TASK INSTRUCTIONS - Lay out the data, starting with the line containing "Relative to [97,457]" and running through the end of the data, as a two-column CSV with columns named input and answer. Give one row for each text-and-answer pair, with each value in its own quoted field and line breaks turned into spaces, and leave out the picture.

(Spatial reasoning data)
^^^^

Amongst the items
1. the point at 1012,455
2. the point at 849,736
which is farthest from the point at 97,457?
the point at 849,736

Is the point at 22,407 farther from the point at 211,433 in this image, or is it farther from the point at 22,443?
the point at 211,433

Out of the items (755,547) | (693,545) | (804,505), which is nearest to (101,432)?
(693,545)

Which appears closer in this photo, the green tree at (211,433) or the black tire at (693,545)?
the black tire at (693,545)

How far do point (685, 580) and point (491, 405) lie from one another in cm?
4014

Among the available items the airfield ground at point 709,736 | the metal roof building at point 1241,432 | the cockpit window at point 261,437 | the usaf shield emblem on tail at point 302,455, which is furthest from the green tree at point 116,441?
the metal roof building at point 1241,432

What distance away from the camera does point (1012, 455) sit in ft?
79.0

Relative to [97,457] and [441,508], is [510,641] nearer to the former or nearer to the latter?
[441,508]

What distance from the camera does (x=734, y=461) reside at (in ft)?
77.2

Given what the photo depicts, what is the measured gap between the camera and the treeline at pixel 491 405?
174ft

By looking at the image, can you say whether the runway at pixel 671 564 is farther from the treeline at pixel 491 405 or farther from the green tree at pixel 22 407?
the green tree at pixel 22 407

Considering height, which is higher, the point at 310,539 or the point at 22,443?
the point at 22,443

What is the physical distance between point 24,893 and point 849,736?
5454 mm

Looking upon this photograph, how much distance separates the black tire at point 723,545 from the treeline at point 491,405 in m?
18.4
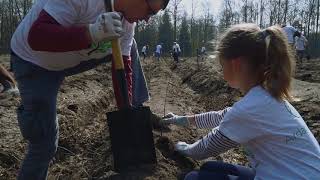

^^^^

RESPONSE TO THIS EXERCISE -
input,answer
"Relative to [97,457] and [441,508], is [510,641] nearer to the former or nearer to the latter?","[441,508]"
"What distance from the camera does (x=734, y=461) reside at (in ft)?","77.2"
"Given what the photo depicts, what is the measured gap between the camera and the treeline at pixel 491 405?","174ft"
"By looking at the image, can you say whether the runway at pixel 671 564 is farther from the treeline at pixel 491 405 or farther from the green tree at pixel 22 407?","the green tree at pixel 22 407"
"Considering height, which is higher, the point at 310,539 or the point at 22,443?","the point at 22,443"
"What is the physical distance between point 24,893 and point 849,736?","5454 mm"
"Looking upon this photograph, how much distance separates the black tire at point 723,545 from the treeline at point 491,405 in m?","18.4"